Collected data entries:

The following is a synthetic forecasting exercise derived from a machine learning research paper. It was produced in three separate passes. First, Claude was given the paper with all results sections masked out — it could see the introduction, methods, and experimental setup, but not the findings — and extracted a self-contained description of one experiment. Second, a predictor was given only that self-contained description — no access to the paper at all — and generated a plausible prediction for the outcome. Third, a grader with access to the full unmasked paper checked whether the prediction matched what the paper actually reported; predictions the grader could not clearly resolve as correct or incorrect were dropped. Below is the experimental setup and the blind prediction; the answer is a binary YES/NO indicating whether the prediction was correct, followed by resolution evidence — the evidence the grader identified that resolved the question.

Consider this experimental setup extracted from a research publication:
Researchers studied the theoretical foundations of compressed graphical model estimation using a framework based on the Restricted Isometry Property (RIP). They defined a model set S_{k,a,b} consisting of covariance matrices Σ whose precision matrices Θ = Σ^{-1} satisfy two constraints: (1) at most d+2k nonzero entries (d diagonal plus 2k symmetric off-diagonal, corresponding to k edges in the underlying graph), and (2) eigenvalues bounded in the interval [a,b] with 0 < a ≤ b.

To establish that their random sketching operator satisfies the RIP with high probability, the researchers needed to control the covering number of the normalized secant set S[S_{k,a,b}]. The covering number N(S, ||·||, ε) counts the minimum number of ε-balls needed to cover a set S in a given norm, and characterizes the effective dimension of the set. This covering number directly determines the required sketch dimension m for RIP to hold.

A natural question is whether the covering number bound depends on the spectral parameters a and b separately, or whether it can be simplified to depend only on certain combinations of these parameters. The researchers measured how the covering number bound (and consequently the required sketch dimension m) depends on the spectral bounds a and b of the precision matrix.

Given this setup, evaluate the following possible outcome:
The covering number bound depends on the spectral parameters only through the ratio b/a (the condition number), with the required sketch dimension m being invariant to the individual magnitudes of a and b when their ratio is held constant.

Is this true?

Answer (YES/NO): YES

What you need to do:
Whatever the entries above contain, reproduce all of them exactly.

Expected output:
The following is a synthetic forecasting exercise derived from a machine learning research paper. It was produced in three separate passes. First, Claude was given the paper with all results sections masked out — it could see the introduction, methods, and experimental setup, but not the findings — and extracted a self-contained description of one experiment. Second, a predictor was given only that self-contained description — no access to the paper at all — and generated a plausible prediction for the outcome. Third, a grader with access to the full unmasked paper checked whether the prediction matched what the paper actually reported; predictions the grader could not clearly resolve as correct or incorrect were dropped. Below is the experimental setup and the blind prediction; the answer is a binary YES/NO indicating whether the prediction was correct, followed by resolution evidence — the evidence the grader identified that resolved the question.

Consider this experimental setup extracted from a research publication:
Researchers studied the theoretical foundations of compressed graphical model estimation using a framework based on the Restricted Isometry Property (RIP). They defined a model set S_{k,a,b} consisting of covariance matrices Σ whose precision matrices Θ = Σ^{-1} satisfy two constraints: (1) at most d+2k nonzero entries (d diagonal plus 2k symmetric off-diagonal, corresponding to k edges in the underlying graph), and (2) eigenvalues bounded in the interval [a,b] with 0 < a ≤ b.

To establish that their random sketching operator satisfies the RIP with high probability, the researchers needed to control the covering number of the normalized secant set S[S_{k,a,b}]. The covering number N(S, ||·||, ε) counts the minimum number of ε-balls needed to cover a set S in a given norm, and characterizes the effective dimension of the set. This covering number directly determines the required sketch dimension m for RIP to hold.

A natural question is whether the covering number bound depends on the spectral parameters a and b separately, or whether it can be simplified to depend only on certain combinations of these parameters. The researchers measured how the covering number bound (and consequently the required sketch dimension m) depends on the spectral bounds a and b of the precision matrix.

Given this setup, evaluate the following possible outcome:
The covering number bound depends on the spectral parameters only through the ratio b/a (the condition number), with the required sketch dimension m being invariant to the individual magnitudes of a and b when their ratio is held constant.

Is this true?

Answer (YES/NO): YES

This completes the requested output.